Machine translation of human language is a long-standing and elusive goal in computer science. Since the earliest translation efforts in the 1950's, it has been widely assumed that, in order to translate a sentence from (for instance) Chinese into English, a system must first analyze the Chinese sentence, extract its meaning, and then reformulate the meaning into English. This approach requires solving numerous hard problems such as lexical, syntactic, and semantic analysis; knowledge representation; and language generation. Systems based on it require intensive knowledge engineering, many years, and millions of dollars to develop.
The internet has made a new resource available to translation researchers: millions of sentences of already translated data. Books and web sites are published in multiple languages. Multilingual governments and news agencies generate tremendous volumes of translated text as a byproduct of their day-to-day activities.

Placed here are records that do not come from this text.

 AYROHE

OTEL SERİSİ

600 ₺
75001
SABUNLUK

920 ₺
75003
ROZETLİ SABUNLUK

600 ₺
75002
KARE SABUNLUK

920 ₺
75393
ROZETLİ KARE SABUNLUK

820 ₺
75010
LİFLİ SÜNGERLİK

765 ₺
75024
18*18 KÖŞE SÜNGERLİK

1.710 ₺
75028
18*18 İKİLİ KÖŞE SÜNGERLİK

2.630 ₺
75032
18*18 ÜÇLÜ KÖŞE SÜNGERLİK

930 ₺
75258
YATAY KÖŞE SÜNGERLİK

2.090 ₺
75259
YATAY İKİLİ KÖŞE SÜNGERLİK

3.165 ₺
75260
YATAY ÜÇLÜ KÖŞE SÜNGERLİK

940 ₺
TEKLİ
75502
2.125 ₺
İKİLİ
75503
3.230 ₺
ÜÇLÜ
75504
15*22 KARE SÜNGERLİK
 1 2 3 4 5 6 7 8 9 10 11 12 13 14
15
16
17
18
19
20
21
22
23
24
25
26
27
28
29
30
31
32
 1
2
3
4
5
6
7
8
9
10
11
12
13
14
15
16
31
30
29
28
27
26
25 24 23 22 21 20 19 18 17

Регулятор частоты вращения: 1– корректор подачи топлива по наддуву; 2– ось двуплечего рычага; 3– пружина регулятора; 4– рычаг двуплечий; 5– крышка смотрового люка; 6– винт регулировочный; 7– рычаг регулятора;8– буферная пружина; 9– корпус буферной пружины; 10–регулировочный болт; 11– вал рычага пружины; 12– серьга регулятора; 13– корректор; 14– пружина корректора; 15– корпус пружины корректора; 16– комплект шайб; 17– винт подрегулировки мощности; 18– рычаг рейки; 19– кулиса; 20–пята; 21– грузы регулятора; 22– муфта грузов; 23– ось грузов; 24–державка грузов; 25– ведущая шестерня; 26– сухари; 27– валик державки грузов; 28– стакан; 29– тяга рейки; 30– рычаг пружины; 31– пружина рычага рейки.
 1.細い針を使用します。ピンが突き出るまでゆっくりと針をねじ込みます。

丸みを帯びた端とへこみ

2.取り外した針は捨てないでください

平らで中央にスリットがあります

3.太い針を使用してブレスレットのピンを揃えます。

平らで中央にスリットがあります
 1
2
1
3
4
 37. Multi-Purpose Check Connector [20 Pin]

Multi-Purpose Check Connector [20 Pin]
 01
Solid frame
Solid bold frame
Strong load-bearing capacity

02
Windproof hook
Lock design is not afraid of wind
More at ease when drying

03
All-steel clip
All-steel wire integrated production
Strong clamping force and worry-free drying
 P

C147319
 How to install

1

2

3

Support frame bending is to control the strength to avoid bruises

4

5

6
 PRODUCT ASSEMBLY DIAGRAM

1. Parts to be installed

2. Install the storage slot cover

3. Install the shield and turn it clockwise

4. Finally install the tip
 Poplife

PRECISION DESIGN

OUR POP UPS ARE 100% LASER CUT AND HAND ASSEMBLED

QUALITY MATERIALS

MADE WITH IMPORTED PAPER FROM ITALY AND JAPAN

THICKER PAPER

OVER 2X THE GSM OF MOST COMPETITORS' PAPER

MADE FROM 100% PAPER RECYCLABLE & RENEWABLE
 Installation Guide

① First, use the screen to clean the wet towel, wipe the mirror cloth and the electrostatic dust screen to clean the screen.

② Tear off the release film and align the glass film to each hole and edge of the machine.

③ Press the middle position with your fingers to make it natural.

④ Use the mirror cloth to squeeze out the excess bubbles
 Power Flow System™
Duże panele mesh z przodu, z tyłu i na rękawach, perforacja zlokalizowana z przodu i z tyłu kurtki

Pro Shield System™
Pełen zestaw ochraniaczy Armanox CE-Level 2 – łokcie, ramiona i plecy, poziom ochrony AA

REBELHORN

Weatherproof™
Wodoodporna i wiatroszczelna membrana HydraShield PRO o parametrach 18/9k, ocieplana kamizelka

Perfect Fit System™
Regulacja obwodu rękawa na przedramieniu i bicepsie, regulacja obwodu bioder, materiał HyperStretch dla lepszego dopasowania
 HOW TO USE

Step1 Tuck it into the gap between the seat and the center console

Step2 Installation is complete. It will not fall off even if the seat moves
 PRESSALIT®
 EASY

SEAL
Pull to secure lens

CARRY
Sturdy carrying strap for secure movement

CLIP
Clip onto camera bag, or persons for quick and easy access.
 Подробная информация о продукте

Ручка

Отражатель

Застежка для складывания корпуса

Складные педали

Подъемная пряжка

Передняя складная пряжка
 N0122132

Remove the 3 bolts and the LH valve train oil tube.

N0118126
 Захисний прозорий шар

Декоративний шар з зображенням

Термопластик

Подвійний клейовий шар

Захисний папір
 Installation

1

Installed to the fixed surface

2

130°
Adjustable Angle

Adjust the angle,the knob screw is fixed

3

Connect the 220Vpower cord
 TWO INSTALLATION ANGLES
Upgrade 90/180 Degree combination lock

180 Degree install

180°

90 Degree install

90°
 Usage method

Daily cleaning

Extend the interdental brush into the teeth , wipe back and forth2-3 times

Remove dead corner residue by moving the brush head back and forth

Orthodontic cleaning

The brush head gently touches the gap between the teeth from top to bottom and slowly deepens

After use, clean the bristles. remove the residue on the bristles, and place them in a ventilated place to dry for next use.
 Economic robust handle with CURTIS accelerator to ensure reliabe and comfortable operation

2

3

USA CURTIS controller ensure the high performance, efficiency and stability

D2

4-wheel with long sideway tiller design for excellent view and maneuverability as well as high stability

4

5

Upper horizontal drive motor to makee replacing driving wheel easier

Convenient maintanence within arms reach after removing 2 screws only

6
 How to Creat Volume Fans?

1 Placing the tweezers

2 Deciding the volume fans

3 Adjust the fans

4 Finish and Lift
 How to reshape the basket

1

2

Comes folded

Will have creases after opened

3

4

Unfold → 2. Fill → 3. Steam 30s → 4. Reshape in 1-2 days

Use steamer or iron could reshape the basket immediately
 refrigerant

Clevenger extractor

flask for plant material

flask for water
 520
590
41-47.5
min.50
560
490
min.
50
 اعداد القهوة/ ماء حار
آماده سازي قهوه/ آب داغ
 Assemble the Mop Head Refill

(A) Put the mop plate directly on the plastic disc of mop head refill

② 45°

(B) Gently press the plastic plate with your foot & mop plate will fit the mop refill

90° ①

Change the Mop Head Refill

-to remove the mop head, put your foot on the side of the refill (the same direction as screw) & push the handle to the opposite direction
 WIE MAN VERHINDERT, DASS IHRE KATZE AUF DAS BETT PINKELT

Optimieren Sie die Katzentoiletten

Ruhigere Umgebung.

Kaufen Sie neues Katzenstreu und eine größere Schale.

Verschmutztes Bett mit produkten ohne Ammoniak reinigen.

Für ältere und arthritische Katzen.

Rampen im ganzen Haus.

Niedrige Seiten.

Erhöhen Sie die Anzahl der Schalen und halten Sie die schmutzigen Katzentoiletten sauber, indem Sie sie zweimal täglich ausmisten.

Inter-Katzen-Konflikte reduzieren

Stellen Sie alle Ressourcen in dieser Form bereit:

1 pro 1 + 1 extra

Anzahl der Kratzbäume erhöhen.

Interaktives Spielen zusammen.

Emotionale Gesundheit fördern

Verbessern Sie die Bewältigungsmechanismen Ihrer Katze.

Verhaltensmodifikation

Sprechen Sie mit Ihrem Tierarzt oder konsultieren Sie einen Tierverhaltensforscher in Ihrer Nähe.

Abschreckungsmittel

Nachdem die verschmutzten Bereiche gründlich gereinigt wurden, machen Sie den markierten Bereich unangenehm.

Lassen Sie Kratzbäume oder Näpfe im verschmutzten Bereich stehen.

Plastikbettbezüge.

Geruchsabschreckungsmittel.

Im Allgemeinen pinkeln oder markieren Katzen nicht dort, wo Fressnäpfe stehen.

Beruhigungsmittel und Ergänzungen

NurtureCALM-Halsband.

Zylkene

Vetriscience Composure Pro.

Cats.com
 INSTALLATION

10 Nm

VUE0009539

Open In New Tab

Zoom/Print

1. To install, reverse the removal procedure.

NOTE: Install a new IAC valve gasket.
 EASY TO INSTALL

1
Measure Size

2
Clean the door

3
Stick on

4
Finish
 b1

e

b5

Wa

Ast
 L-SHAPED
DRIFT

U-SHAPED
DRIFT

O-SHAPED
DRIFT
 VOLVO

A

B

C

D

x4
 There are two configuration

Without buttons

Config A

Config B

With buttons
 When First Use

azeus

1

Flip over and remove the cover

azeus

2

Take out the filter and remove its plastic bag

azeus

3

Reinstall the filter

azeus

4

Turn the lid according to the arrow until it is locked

The widespread availability of translated texts has enabled a new approach known as statistical machine translation. In this approach, we view translation as a machine learning problem. We present a learning algorithm with a set of existing translations, and then apply the trained algorithm to new input sentences to produce translations. Knowledge engineering is no longer necessary; data is the only requirement. Many state-of-the-art research systems are now based on statistical methods. In principle, we can use this approach to create a translator for a new language pair in a single day.
In this talk I will present a tutorial overview of statistical machine translation, including current best methods, open problems, and future directions.